Innovation is often the product of strange bedfellows. When Catherine Warren was a graduate student at New York’s Columbia University in the mid-1980s, she wrote her thesis on the ways scientific innovations were influencing the arts and how the arts were, conversely, influencing science. In particular, she studied the burgeoning fields of computer music and digital holography.
Computer music went on to become iTunes, Spotify and much more, including, often, the very method used to make music. Digital holography, on the other hand, has not had the impact on film and TV that Warren expected (aside from a brief moment in 2008 when a holographic Will-I-Am appeared with CNN’s Anderson Cooper on the American election night).
“It went the way of medical imaging,” she says. “It goes to show that, at any given time, you don’t really know where an innovation will end up or who is going to capitalize on it and for what purpose.”
That university thesis began Warren’s deep dive into what she calls the “intersectional” world of innovation. In 2001, she founded FanTrust Entertainment Strategies, a business that focuses on the evolving ways fans engage with video games, esports, music, film and television, and the various ways media companies are developing business models and revenue streams and digital technology in response to interactive audiences.

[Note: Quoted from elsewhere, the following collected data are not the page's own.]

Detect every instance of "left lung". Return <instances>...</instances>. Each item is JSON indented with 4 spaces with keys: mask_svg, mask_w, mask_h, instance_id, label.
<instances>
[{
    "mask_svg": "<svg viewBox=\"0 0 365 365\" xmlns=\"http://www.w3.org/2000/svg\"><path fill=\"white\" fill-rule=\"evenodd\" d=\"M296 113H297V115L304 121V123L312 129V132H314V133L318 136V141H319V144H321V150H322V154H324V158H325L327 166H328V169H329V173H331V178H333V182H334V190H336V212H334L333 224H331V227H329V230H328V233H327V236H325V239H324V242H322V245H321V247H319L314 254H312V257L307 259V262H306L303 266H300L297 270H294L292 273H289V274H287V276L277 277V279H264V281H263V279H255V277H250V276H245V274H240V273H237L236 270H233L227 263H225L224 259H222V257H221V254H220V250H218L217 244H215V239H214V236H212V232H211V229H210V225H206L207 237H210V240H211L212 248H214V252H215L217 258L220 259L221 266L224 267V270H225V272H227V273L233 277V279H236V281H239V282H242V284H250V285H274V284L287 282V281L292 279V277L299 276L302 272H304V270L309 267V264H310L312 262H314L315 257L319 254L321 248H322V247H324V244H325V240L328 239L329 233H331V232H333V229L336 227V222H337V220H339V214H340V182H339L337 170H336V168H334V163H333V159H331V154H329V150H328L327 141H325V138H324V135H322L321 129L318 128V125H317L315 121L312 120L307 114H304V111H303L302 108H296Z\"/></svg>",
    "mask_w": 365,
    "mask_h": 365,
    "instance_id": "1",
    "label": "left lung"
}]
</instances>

She continues to run that business, but, in recent years, Warren also turned her attention to the public realm. “I wondered, if I could do this digital community building, could I also do it with offline communities?”
In 2017, she took on the role of president and CEO of the Centre for Digital Media on the Great Northern Way Campus. It’s a joint initiative between private sector interests and four Vancouver-area academic institutions to develop a district dedicated to digital media education, industry collaboration and urban transformation. It is in Vancouver’s Innovation District and includes game studios, art galleries, graduate degree programs, green spaces, tech workspaces and residences.